Texier Blanche, Hémon Cédric, Queffélec Adélie, Dowling Jason, Bessieres Igor, Greer Peter, Acosta Oscar, Boue-Rafle Adrien, de Crevoisier Renaud, Lafond Caroline, Castelli Joël, Barateau Anaïs, Nunes Jean-Claude
Univ. Rennes, CLCC Eugène Marquis, INSERM, LTSI - UMR 1099, F-35000 Rennes, France.
CSIRO Australian e-Health Research Centre, Herston, Queensland, Australia.
Phys Imaging Radiat Oncol. 2024 Jul 19;31:100612. doi: 10.1016/j.phro.2024.100612. eCollection 2024 Jul.
Magnetic resonance imaging (MRI)-to-computed tomography (CT) synthesis is essential in MRI-only radiotherapy workflows, particularly through deep learning techniques known for their accuracy. However, current supervised methods are limited to specific center's learnings and depend on registration precision. The aim of this study was to evaluate the accuracy of unsupervised and supervised approaches in the context of prostate MRI-to-CT generation for radiotherapy dose calculation.
CT/MRI image pairs from 99 prostate cancer patients across three different centers were used. A comparison between supervised and unsupervised conditional Generative Adversarial Networks (cGAN) was conducted. Unsupervised training incorporates a style transfer method with. Content and Style Representation for Enhanced Perceptual synthesis (CREPs) loss. For dose evaluation, the photon prescription dose was 60 Gy delivered in volumetric modulated arc therapy (VMAT). Imaging endpoint for sCT evaluation was Mean Absolute Error (MAE). Dosimetric endpoints included absolute dose differences and gamma analysis between CT and sCT dose calculations.
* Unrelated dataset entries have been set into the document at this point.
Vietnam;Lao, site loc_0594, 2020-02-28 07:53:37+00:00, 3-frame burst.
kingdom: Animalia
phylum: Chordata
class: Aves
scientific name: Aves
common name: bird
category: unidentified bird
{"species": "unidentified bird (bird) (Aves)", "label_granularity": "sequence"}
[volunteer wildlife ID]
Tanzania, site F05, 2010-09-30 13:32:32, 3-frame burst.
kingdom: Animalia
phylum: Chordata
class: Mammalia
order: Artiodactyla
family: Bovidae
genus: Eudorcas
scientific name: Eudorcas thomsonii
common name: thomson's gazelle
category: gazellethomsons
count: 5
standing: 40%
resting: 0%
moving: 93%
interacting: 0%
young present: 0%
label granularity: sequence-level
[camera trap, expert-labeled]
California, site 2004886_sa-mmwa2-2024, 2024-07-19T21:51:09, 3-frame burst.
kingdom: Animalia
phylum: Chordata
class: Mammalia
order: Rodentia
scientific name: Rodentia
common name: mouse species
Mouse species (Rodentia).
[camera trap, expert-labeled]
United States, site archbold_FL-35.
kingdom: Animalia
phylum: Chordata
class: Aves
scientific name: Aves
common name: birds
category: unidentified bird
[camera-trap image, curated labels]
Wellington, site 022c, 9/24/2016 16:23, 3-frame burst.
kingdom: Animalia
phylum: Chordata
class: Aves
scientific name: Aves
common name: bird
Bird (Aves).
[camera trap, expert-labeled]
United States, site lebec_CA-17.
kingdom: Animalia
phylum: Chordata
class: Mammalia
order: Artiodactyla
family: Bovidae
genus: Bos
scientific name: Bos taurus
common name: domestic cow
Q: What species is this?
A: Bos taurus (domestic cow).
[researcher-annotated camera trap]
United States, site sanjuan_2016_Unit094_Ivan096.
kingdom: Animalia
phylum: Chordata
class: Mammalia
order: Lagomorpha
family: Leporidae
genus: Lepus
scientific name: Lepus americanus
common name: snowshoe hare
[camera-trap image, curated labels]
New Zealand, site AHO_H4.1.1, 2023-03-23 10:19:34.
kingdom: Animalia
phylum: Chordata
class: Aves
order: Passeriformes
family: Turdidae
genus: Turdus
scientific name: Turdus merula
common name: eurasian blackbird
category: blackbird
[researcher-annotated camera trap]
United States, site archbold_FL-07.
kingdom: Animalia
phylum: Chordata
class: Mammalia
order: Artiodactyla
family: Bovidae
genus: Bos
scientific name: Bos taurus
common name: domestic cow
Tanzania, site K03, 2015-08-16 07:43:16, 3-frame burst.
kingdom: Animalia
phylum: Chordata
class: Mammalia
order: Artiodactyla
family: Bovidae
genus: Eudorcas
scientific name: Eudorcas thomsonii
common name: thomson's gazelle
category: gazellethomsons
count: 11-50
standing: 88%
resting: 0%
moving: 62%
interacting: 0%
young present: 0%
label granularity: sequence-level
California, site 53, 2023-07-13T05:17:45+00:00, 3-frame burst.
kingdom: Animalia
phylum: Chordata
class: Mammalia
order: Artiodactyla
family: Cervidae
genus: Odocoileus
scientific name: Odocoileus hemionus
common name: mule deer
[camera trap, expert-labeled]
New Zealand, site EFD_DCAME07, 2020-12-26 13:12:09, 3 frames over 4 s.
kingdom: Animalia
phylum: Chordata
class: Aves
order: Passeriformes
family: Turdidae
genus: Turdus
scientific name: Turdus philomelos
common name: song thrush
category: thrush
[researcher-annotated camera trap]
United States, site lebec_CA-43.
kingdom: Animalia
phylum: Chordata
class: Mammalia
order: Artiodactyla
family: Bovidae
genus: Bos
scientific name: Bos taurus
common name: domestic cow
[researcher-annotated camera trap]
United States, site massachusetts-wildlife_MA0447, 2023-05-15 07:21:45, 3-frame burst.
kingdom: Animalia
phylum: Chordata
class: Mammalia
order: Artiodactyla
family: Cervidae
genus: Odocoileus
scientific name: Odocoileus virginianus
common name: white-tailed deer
The unsupervised paired network exhibited the highest accuracy for the body with a MAE at 33.6 HU, the highest MAE was 45.5 HU obtained with unsupervised unpaired learning. All architectures provided clinically acceptable results for dose calculation with gamma pass rates above 94 % (1 % 1 mm 10 %).
This study shows that multicenter data can produce accurate sCTs via unsupervised learning, eliminating CT-MRI registration. The sCTs not only matched HU values but also enabled precise dose calculations, suggesting their potential for wider use in MRI-only radiotherapy workflows.
磁共振成像(MRI)与计算机断层扫描(CT)合成在仅使用MRI的放射治疗工作流程中至关重要,特别是通过以准确性著称的深度学习技术。然而,当前的监督方法仅限于特定中心的学习,并且依赖于配准精度。本研究的目的是在前列腺MRI到CT生成用于放射治疗剂量计算的背景下,评估无监督和监督方法的准确性。
使用来自三个不同中心的99例前列腺癌患者的CT/MRI图像对。对监督式和无监督式条件生成对抗网络(cGAN)进行了比较。无监督训练采用了一种风格迁移方法,并结合了用于增强感知合成的内容和风格表示(CREPs)损失。对于剂量评估,光子处方剂量为60 Gy,通过容积调强弧形治疗(VMAT)给予。sCT评估的成像终点是平均绝对误差(MAE)。剂量学终点包括CT和sCT剂量计算之间的绝对剂量差异和伽马分析。
无监督配对网络在身体部位表现出最高的准确性,MAE为33.6 HU,无监督非配对学习获得的最高MAE为45.5 HU。所有架构在剂量计算方面都提供了临床可接受的结果,伽马通过率高于94%(1% 1毫米 10%)。
本研究表明,多中心数据可以通过无监督学习产生准确的sCT,无需CT-MRI配准。sCT不仅匹配HU值,还能实现精确的剂量计算,表明它们在仅使用MRI的放射治疗工作流程中具有更广泛应用的潜力。